_提示文:_
•••••

SOSを発している。それは100%その通り。
しかしそのSOSの元になっているトラブルの原因がなにかということを問えば、それは、実は学校の中の問題ではなく、生徒たちが置かれている社会状況と家庭状況の中に原因があるのに、その解決に関わることができない学校の教員が、何をもって理想を語ろうというのか!ということになるわけです。
「じゃあ、あんた、うちのお父さんがリストラされて貧しい今の状況を理想的にどう変えてくれんの」
「じゃあ、あんた、うちのおかんが男つくって出て行って姉妹二人で生活してるの、どう理想的な生活にしてくれんの」
ということに答えられない者が、理想を語ってはいけない、っちゅうことです。
学校の教師は、SOSの原因が自分についてのことであれば、なんぼでも対応できます。
しかし、現実に何が起きているかというと「教師が解決できない問題を生徒が抱えていて、それをSOSとして発している」事態が毎日毎分毎秒、日本中で起きているということなのです。
では、教師が生徒の家庭環境や貧困や、親の無理解や社会情勢などに解決策をもてないのだとすれば、何を提供することができるのでしょうか?
それは、そうした現実社会の中で、「それでもあなたに不利益がなるべく少ない方法を伝授して、自力で渡っていく技術」を伝達すること以外ありません。

•••••

_課題一覧:_
1. 次の(a)〜(c)が、上の教師と生徒のSOSについての文章の内容と合っているかを判断せよ。それぞれ「はい」か「いいえ」で答え、決め手となる本文の語句をそのまま引用すること。
(a) 生徒のSOSの元になっているトラブルの原因は、学校の中の問題にあると述べている。
(b) 学校の教師は、SOSの原因が自分についてのことであれば対応できると述べている。
(c) 教師が提供できるものとして、生徒の家庭環境を直接改善することを挙げている。
2. 教師と生徒のSOSについての文章を、最後の一文のあとから書き継げ。

_データ抜粋:_
•••••

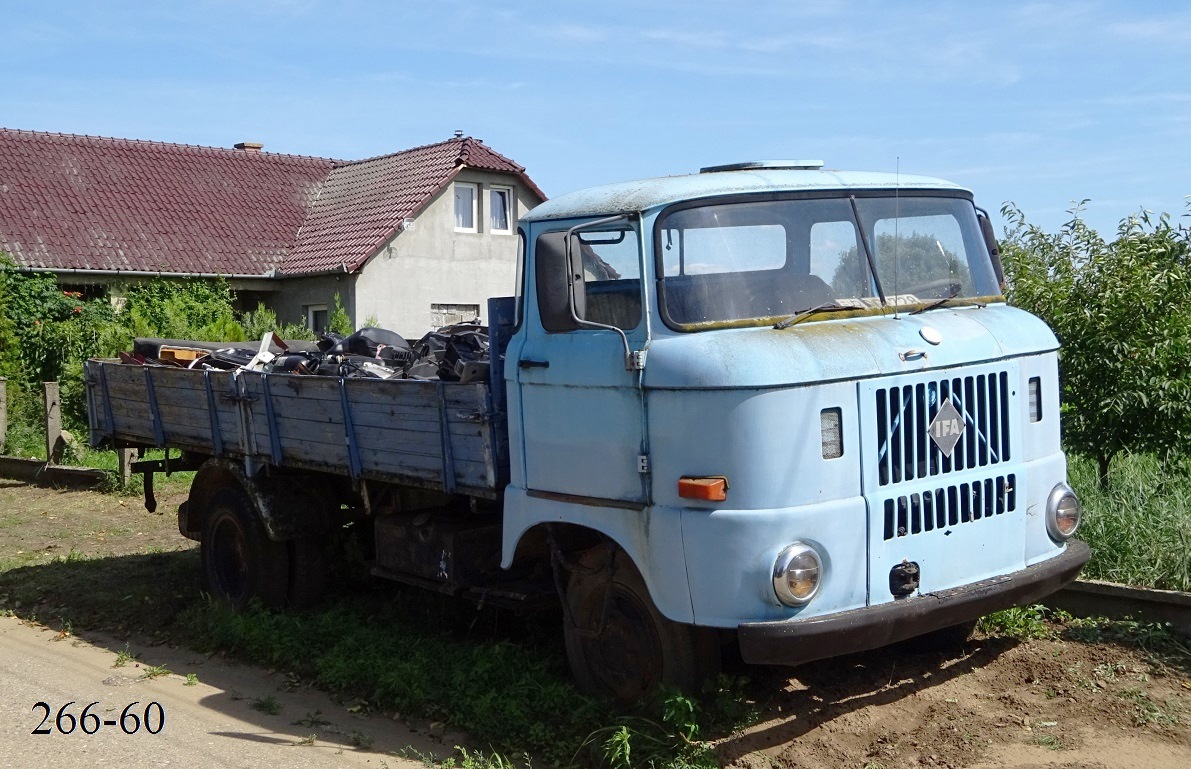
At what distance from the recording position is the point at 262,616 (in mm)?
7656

•••••

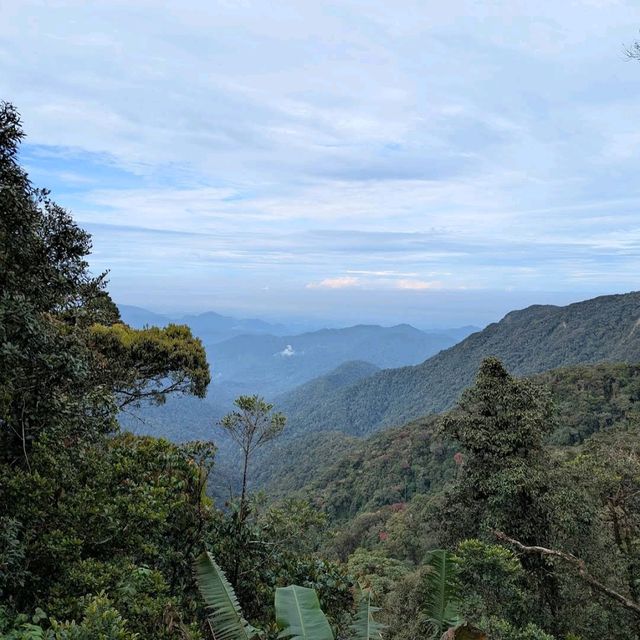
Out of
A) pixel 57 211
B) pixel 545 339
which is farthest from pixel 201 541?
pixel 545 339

•••••

_課題別の解答:_
1.
(a) いいえ。「実は学校の中の問題ではなく、生徒たちが置かれている社会状況と家庭状況の中に原因がある」
(b) はい。「SOSの原因が自分についてのことであれば、なんぼでも対応できます」
(c) いいえ。「「それでもあなたに不利益がなるべく少ない方法を伝授して、自力で渡っていく技術」を伝達すること以外ありません」

2.
それが
「他人はみかけで人を判断するから、適切な服装や態度を有することが、逆境のあなたでも大きな助けになるんだよ」
「どこの組織に属しても、挨拶をしっかりできる人間は重宝されるから、そうしたことを大事にしたほうが損をしないよ」
「ルールを逸脱するものは排除されることが多いので、ルールに従ったほうが結果的に生きやすいよ」
という、生きる技術を教えるということなのです。
けして「学校のいうことを聞け。俺の指導に従え」ではありません。
もちろん、上記の内容をきちんと伝達している教師もいれば、うまくそれが伝わっていない教師もいるでしょう。
そして、「そんな大人の世界がいやなら、選挙へいけ!」と教えるべきなのです。
「そんな大人を変えたいなら、『踊る大走査線』を見て室井さんになれ!」と!
そこであなたが茶髪にしていても、大人たちは変わりません。変えるなら、トップを取らねばならないのです。